++++ DATA FOR ANALYSIS

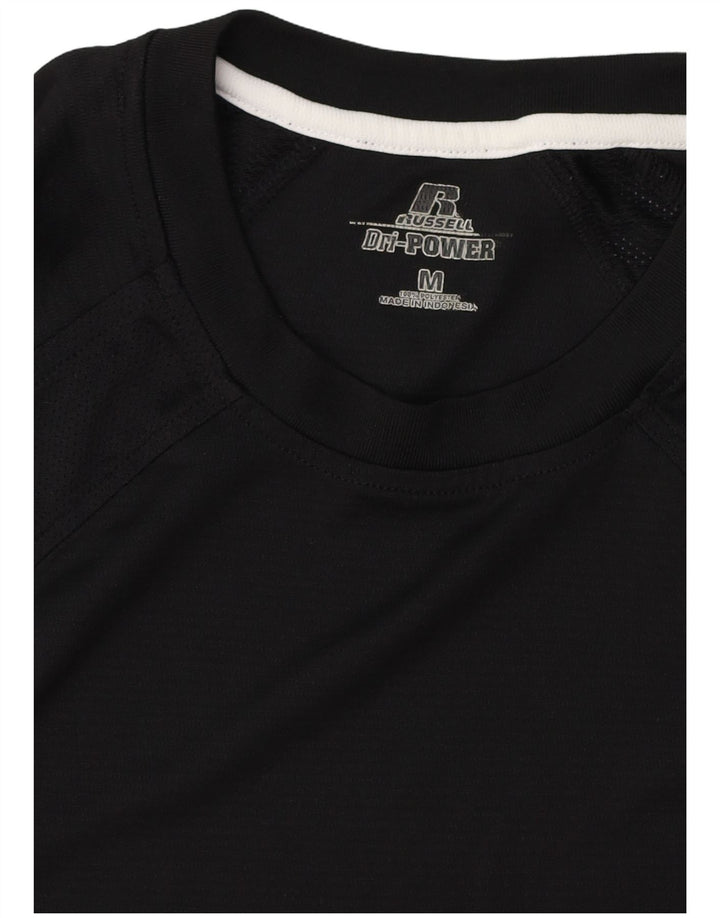 RUSSELL ATHLETIC Mens T-Shirt Top Medium Black Polyester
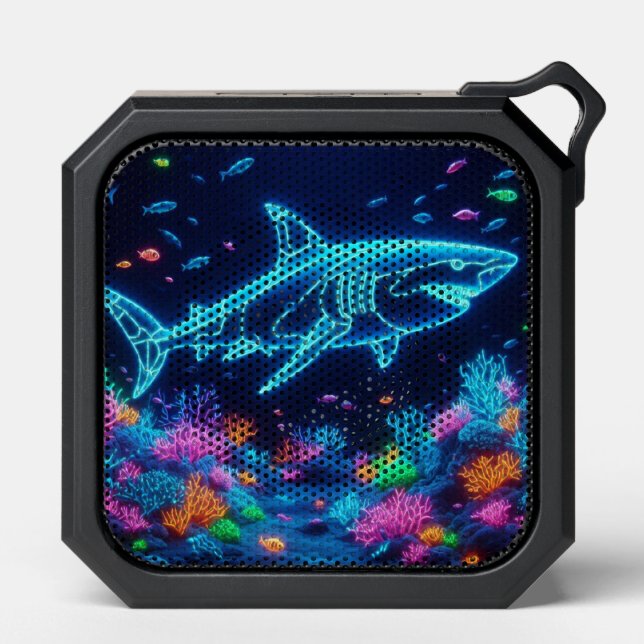 Coastal/Beach colorful neon shark Bluetooth Speaker (Front)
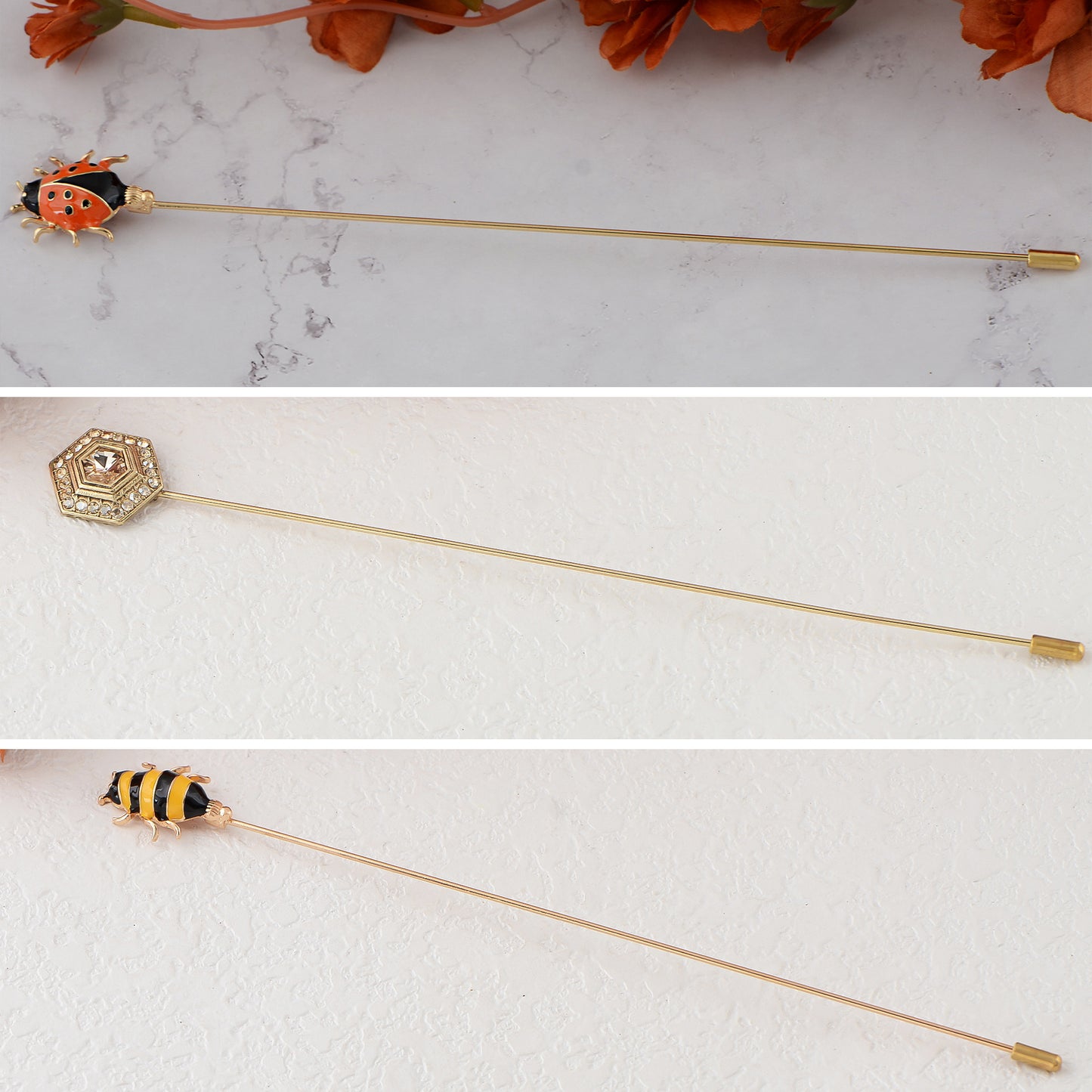 Alilang Assorted Decorative Hat Pin Brooch Set of 3 Includes Animal Floral Vintage Designs for Stylish Accessory Use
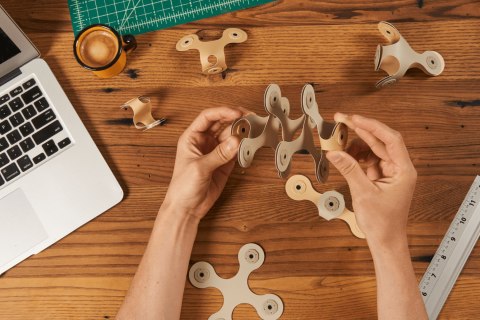 Klocki przestrzenne Clixo - Designer Pack - beżowo-szary - 9 el. Clixo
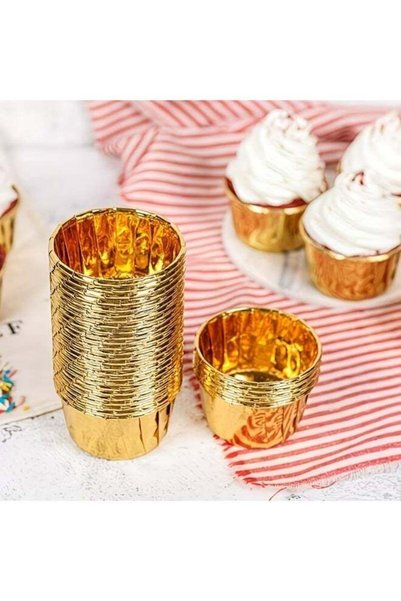 Generic Eid 50-Pack Cupcake & Muffin Baking Molds [Metallic Golden]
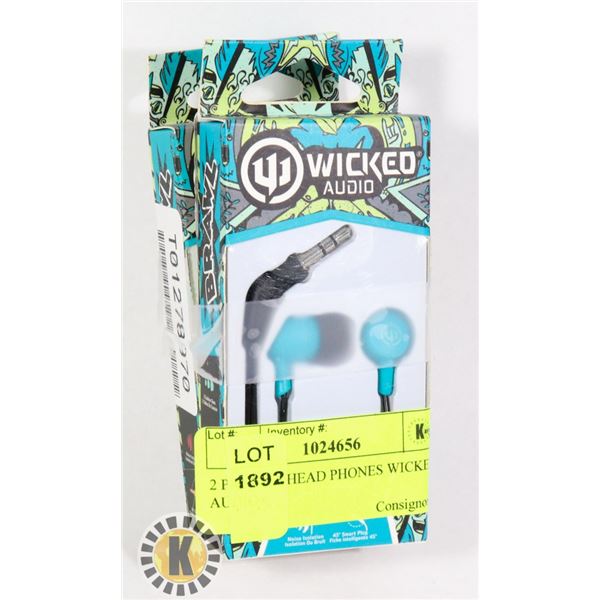 2 PACK OF HEAD PHONES WICKED AUDIO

++++++++

▶ **ACTIVITY**:
Could you print the caption of every record above word for word, with the pictures left out?

▶ **ANSWER**:
 RUSSELL ATHLETIC Mens T-Shirt Top Medium Black Polyester
 Coastal/Beach colorful neon shark Bluetooth Speaker (Front)
 Alilang Assorted Decorative Hat Pin Brooch Set of 3 Includes Animal Floral Vintage Designs for Stylish Accessory Use
 Klocki przestrzenne Clixo - Designer Pack - beżowo-szary - 9 el. Clixo
 Generic Eid 50-Pack Cupcake & Muffin Baking Molds [Metallic Golden]
 2 PACK OF HEAD PHONES WICKED AUDIO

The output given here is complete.